Andrew Mark Bainbridge, the managing director and sole share-owner of Auckland Environmental Services (AES), was sentenced on 24 November at Teesside Crown Court after pleading guilty to waste offences.
The sentencing followed a Proceeds of Crime Act confiscation hearing on 7 October, 2021, at which Bainbridge was handed a confiscation order for £807,000. He was told to repay the total sum of his current assets which amounts to £275,833.16 by 7 January 2022 or risk a default custodial sentence of 2 years and 6 months.
The Environment Agency (EA) said the remainder of the confiscation order would remain as a debt against the director “until it is satisfied”.
The EA began investigating the company, which is now in liquidation, in 2016 after it was found to be storing waste materials on site without an appropriate environmental permit.
This included waste that the company had purposefully misdescribed, allowing AES to dispose of the material at a lower rate of landfill tax.
The court found that Bainbridge had committed the offences deliberately and there had been a “major undermining of the regulatory regime as a result”.
Both AES and Bainbridge have previous convictions for environmental offences committed in 2013. In February 2015 the company and Bainbridge were convicted of operating without an environmental permit and fined £7,800 and £520 respectively.
Following his latest prosecution, Bainbridge received a 15-month custodial sentence suspended for two years for consenting to the unlawful deposits of waste by AES. He also received a 12-month custodial sentence suspended for two years for consenting to the making of false or misleading information by AES.
The two sentences will run concurrently.
Bainbridge was also ordered to undertake 200 hours of unpaid work and perform a rehabilitation activity. He was disqualified from acting as a company director for six years.
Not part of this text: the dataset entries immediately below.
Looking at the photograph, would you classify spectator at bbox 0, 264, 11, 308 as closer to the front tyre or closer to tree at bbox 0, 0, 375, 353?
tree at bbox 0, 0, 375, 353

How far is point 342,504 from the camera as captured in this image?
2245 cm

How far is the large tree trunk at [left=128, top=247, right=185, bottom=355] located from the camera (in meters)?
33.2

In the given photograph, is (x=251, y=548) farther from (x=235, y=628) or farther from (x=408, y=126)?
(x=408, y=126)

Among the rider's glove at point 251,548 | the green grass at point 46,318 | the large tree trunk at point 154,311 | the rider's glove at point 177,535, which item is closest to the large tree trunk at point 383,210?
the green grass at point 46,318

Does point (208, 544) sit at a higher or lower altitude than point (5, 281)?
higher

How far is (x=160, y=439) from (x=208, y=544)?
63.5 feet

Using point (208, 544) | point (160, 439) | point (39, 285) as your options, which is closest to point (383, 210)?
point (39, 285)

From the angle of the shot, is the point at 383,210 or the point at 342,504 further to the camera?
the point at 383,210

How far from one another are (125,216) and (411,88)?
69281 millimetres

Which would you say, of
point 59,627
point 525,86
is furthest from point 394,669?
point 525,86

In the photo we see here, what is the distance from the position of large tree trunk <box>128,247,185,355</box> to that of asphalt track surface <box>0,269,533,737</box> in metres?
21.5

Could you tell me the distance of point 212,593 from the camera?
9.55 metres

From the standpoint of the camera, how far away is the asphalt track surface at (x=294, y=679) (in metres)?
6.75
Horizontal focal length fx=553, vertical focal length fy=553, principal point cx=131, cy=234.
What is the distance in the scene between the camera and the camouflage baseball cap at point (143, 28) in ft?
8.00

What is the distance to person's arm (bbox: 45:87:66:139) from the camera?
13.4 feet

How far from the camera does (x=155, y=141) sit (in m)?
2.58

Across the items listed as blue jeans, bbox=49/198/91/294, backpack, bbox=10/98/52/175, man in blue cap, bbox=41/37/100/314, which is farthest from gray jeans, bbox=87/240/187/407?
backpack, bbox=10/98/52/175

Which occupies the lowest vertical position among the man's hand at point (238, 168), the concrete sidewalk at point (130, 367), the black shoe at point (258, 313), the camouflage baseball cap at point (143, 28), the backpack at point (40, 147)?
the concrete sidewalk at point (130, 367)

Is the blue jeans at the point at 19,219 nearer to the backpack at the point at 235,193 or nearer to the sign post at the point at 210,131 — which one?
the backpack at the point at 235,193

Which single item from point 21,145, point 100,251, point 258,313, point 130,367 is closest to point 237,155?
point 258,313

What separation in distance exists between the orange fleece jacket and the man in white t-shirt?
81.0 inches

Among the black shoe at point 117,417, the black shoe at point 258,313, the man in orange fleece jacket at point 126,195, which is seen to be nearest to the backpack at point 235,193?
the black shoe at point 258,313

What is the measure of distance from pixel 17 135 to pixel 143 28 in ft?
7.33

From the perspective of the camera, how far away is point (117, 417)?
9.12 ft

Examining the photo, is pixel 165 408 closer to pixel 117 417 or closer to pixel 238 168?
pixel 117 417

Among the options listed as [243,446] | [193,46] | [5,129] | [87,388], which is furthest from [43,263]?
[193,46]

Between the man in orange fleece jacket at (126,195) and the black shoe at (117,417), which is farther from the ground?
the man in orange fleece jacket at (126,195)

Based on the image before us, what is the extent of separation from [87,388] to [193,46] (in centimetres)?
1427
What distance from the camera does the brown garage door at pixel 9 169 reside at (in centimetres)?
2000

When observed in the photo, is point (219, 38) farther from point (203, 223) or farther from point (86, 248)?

EA spokesperson John Crowl said: “The savings were substantial. Between December 2014 and February 2016 approximately 3,510 tonnes of waste were deposited at the landfill site at a cost £9,055 when it should have cost £288,085.
“Further, by operating without an environmental permit, Bainbridge, through the company, sought to avoid complying with operating conditions that were necessary to protect the public and the environment from harm. This represented a further financial advantage to the company and further undermined legitimate local waste operators and jobs.”